*Text extract:*
-- BEGIN --

In response to my February 23 column, answering Thorsten, Elizabeth S. writes:
“Money Magazine, on page 26 of the March issue, says that the stock indices DO include dividends! Gotcha! 🙂 “
Well, if Elizabeth got anybody, I guess it would be Money. In misanswering a question from a reader, Money says that “both the indexes and the index funds include reinvested dividends.” I’m sure this is a shorthand of what Money actually meant to say. Actually, neither the index nor the net asset value of an index fund includes reinvested dividends. But in calculating overall returns, magazines like Money and the rest do (quite properly) add dividends to their calculations.
Look at it this way. If the Dow starts the year at precisely 9000 and ends, by coincidence, precisely at 9000, it has not gone up at all. But that 9000 figure does not say anything about the dividends paid out along the way. If you add them into the total return, it might be 2% or so. Likewise, index fund prices reflect only the price of the underlying indexes. Dividends are passed through on top of that. So when calculating the overall return of the index fund, magazines like Money will add the dividends.
(If you doubt that Money can err, note page 22 of the same magazine — corrections from the January and February issues.)
To the February 26 column on Mutual Fund Disclosure — in which Jeffrey complained that reports issued so long after the fact meant he was buying a pig in a poke — Mark Hiatt offered this thoughtful response:
“I have this theory that people’s desire to trade is directly proportional to the amount of financial information they receive. If you could dial up Fidelity or American Century on the web and see what trades they had made today, I think an awful lot of people would feel compelled to somehow act upon that information.
“When all I saw was a USA Today green section now and again, I didn’t think much about trading. WORTH or SMART MONEY would show up once a month and I’d check my meager portfolio and see how I was doing, but would rarely be moved by some story to actually change my humble investment philosophy.

-- END --

*Dataset entries:*
-- BEGIN --

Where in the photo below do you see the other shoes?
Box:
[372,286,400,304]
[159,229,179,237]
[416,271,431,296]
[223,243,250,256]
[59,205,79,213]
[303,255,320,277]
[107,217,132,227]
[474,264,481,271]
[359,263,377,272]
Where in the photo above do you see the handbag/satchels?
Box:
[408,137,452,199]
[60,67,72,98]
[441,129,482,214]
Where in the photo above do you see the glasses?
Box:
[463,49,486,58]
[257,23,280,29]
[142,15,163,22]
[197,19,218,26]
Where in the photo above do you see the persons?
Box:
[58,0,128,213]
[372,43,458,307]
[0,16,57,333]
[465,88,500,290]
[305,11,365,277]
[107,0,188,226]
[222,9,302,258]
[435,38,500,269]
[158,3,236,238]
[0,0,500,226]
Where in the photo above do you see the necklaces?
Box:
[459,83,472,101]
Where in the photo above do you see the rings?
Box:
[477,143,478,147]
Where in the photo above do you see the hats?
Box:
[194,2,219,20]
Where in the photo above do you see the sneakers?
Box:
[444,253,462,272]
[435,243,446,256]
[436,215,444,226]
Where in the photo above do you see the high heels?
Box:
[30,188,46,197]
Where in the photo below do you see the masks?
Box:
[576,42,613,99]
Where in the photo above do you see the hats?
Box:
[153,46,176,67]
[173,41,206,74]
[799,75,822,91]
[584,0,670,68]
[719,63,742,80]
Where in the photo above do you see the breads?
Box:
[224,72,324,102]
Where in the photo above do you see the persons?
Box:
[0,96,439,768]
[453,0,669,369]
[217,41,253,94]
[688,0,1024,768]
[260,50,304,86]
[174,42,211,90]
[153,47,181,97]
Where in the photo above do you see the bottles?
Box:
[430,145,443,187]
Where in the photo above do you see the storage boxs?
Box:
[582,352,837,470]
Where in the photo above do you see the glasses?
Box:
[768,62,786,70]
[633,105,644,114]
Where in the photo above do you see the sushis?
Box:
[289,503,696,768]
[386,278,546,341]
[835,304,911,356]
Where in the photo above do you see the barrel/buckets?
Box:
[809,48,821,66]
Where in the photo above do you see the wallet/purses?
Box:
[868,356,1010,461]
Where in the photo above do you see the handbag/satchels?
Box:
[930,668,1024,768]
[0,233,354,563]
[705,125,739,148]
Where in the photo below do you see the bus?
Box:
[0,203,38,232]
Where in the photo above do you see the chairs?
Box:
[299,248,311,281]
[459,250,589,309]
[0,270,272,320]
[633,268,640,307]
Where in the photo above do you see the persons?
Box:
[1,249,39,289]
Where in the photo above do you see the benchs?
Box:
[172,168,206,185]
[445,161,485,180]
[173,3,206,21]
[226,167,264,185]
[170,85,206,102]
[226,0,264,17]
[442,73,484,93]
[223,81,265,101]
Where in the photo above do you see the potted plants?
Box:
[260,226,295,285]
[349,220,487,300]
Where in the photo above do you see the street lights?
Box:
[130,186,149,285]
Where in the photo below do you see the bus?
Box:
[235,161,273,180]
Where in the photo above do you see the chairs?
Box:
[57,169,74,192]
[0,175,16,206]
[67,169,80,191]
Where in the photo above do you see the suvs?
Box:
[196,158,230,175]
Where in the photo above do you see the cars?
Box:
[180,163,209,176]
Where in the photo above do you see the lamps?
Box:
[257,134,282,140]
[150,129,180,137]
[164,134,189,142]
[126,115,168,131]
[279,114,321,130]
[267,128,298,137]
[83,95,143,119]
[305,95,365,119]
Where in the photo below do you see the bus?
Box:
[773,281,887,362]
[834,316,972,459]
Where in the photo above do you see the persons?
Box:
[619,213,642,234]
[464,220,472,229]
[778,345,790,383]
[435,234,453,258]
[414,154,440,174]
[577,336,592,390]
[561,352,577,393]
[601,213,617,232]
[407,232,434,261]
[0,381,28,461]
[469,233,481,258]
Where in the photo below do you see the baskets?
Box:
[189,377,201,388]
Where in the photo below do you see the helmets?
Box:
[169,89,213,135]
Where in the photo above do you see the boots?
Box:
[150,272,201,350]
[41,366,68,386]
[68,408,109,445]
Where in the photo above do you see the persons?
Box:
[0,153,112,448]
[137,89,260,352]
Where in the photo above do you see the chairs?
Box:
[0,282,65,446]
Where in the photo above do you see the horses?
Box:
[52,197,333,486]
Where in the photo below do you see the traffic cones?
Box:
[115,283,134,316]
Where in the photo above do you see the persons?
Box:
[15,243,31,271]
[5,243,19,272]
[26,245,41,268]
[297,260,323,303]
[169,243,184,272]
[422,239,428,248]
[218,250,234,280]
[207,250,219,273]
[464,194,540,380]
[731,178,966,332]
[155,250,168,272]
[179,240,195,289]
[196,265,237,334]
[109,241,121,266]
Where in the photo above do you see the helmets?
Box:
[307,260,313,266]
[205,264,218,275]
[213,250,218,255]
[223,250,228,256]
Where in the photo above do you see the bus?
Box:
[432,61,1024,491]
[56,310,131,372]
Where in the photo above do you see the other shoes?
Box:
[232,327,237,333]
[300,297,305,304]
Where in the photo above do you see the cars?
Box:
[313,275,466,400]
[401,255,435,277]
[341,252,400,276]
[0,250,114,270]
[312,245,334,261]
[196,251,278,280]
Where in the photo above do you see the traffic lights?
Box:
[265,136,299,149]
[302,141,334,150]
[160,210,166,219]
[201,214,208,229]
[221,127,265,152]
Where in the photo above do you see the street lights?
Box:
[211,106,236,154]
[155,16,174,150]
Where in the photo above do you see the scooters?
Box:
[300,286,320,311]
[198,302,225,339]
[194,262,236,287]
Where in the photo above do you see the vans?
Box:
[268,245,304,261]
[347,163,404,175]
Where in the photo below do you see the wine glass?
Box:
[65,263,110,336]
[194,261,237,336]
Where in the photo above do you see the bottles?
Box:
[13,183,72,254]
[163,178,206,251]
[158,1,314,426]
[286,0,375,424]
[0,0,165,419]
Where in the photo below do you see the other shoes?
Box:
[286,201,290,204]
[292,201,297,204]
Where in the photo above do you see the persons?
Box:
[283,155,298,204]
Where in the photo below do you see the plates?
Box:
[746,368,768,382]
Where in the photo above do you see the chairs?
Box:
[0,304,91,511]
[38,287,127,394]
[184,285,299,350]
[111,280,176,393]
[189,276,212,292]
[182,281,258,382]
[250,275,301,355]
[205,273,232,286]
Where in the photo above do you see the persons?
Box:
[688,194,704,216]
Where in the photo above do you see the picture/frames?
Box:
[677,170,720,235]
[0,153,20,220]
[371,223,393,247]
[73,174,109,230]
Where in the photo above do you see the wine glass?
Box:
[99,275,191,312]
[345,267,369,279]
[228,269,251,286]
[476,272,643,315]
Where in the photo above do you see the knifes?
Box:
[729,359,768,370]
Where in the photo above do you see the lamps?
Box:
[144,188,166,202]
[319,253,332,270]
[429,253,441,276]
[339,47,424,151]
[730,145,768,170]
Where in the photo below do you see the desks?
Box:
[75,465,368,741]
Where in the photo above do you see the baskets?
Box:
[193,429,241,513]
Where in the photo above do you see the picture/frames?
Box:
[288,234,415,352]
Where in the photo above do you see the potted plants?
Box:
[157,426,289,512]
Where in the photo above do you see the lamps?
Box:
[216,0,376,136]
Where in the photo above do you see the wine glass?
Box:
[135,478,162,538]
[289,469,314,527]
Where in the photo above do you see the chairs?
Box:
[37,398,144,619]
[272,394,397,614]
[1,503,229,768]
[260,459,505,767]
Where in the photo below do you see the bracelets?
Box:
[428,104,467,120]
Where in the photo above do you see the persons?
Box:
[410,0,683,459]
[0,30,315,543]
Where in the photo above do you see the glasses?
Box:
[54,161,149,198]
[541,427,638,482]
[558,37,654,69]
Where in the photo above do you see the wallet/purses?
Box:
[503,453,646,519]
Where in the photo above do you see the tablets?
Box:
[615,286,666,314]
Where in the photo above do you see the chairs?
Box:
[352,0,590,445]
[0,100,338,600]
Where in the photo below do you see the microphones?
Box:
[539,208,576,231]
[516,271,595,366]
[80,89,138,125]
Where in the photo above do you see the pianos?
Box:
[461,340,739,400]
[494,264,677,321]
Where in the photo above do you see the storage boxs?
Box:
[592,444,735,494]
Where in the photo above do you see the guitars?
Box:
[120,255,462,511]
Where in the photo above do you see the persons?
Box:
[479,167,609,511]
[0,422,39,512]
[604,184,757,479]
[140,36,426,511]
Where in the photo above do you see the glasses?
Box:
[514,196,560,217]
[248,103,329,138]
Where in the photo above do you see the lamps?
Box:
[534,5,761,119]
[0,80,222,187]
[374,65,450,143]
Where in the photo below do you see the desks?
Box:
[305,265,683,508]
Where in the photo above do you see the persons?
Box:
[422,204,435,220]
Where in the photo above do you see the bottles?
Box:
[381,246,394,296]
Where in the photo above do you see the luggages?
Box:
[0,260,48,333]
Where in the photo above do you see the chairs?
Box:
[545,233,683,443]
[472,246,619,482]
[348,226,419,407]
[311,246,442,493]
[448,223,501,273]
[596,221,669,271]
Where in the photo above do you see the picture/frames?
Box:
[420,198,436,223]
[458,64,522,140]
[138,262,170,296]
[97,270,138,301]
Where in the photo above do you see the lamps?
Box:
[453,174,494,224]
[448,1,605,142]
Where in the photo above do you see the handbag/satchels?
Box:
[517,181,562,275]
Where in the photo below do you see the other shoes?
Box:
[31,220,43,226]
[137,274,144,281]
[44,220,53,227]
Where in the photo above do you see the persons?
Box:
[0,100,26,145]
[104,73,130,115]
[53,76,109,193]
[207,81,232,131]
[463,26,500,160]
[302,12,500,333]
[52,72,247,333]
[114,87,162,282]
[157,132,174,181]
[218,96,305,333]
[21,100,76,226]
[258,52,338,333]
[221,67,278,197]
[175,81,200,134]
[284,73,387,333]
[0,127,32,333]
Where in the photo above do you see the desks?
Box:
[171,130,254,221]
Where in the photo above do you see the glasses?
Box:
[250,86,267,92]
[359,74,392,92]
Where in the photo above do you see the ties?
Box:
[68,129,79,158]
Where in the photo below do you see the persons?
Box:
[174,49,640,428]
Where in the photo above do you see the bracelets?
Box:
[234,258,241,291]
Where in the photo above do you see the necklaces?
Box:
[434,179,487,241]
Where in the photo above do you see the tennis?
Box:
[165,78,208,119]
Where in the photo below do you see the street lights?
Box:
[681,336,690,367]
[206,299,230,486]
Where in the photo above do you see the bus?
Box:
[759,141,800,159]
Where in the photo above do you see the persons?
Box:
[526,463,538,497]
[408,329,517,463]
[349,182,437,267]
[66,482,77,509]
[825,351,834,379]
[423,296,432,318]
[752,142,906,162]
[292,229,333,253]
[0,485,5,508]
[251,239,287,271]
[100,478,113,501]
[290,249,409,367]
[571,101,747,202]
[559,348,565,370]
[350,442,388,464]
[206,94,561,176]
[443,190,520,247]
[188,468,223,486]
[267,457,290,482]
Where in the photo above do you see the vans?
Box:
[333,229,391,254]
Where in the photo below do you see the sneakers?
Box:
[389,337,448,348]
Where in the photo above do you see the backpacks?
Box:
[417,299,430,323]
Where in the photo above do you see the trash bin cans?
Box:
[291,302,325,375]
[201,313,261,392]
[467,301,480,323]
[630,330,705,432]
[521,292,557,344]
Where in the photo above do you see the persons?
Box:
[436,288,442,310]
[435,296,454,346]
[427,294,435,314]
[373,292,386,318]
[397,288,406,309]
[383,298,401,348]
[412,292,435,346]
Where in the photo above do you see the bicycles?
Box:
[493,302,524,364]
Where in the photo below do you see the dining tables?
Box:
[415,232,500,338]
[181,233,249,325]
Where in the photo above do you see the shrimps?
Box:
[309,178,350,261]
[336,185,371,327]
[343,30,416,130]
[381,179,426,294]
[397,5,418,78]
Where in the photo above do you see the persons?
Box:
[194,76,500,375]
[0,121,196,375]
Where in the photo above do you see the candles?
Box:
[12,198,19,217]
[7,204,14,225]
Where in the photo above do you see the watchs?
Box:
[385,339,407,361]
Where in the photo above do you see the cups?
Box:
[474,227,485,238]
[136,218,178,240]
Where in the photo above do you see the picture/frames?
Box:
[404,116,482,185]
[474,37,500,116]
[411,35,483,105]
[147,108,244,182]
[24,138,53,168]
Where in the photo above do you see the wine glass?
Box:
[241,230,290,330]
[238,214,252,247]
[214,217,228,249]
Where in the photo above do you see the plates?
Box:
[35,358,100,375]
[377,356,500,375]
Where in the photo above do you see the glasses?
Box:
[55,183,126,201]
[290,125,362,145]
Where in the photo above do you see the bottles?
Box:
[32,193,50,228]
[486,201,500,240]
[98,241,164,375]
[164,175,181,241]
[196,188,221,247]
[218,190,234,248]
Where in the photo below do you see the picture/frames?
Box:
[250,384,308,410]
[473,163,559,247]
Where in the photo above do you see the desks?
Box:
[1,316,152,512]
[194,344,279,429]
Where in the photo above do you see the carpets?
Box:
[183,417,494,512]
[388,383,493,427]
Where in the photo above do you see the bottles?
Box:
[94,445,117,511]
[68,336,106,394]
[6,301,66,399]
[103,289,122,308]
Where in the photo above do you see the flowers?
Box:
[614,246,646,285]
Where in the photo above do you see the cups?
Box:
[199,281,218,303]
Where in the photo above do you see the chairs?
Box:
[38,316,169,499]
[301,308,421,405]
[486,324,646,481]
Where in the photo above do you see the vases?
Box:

-- END --

*Exercise prompt:*
Return the passage from the text on Money's claim about stock indices and dividends, word for word. Begin at the words that have "Look at it this" and stop after "and February issues.)".

*Answer:*
Look at it this way. If the Dow starts the year at precisely 9000 and ends, by coincidence, precisely at 9000, it has not gone up at all. But that 9000 figure does not say anything about the dividends paid out along the way. If you add them into the total return, it might be 2% or so. Likewise, index fund prices reflect only the price of the underlying indexes. Dividends are passed through on top of that. So when calculating the overall return of the index fund, magazines like Money will add the dividends.
(If you doubt that Money can err, note page 22 of the same magazine — corrections from the January and February issues.)